- Seitenausschnitt
Nun, mir platzte der Kragen ... ich schreibe mir einen Wolf, was bekomme ich? Eine Antwort ohne Begründung ...

Ich wollte kündigen, b-one sprach mir das Recht dazu ab.

Unglaublich, *lasst die Finger von diesem Webspace, auch wenn er so günstig daherkommt.*]

greatnet.de sieht es als selbstverständlich an, ImageMagick zu intallieren (ein Freund bestätigte mir das) !

Lieber einen EUR mehr im Monat ausgeben, als derart inkompetente Stümper als Supporter zu haben, die es nicht schaffen .... ahrg. Lassen wir das  

Sicher, der Webspace an sich ist ok ... ftp Zugang klappt prima ... aber für mich sollte in einem so umkämpften Markt wie dem der Webhoster ein bisschen mehr Courage seitens der  Supporter drin sein, oder etwas nicht?

- Gespeicherte Daten
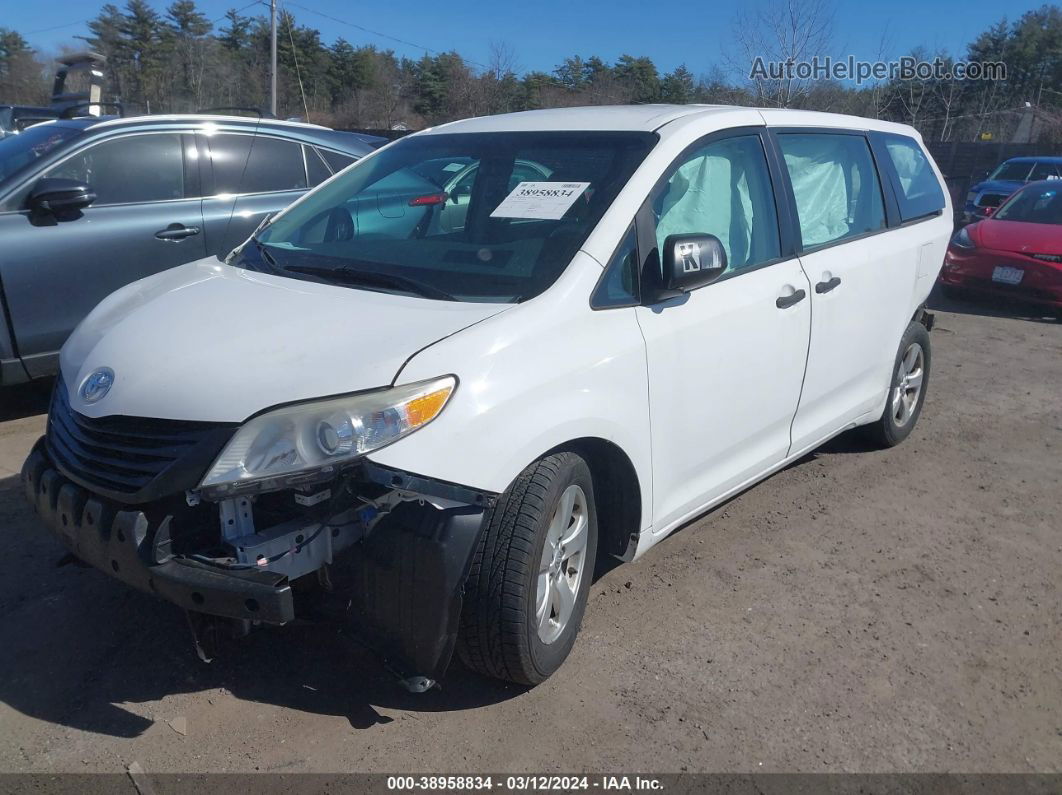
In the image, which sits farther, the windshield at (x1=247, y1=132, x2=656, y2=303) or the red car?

- Aufgaben
1. Übertrage aus dem Beitrag über den Webhoster den Satz „Ich wollte kündigen, b-one sprach mir das Recht dazu ab.“ ins Englische.
2. Setze den Beitrag über den Webhoster nach seinem letzten Satz fort.
Das Material wird hier nicht gebraucht.

- Lösungen
1. I wanted to cancel; b-one denied me the right to do so.

2.
Achja, hier ein Auszug aus der Antwort auf meine Kündigung ... achtet bitte auf die Rechtschreibung!  _Das habe ich so zugeschickt bekommen ..._



> ImageMagick ist ein tool dass nicht auf den Server installiert ist, wir können nicht für jeden Kunden ekstra irgenein programm installieren. Tut mir leid. Wir bieten ein vertiges Paket an, was wir anbieten sehen Sie auf der ersten Seite unserer homepage.



Ich denke das bedarf keines weiteren Kommentars ...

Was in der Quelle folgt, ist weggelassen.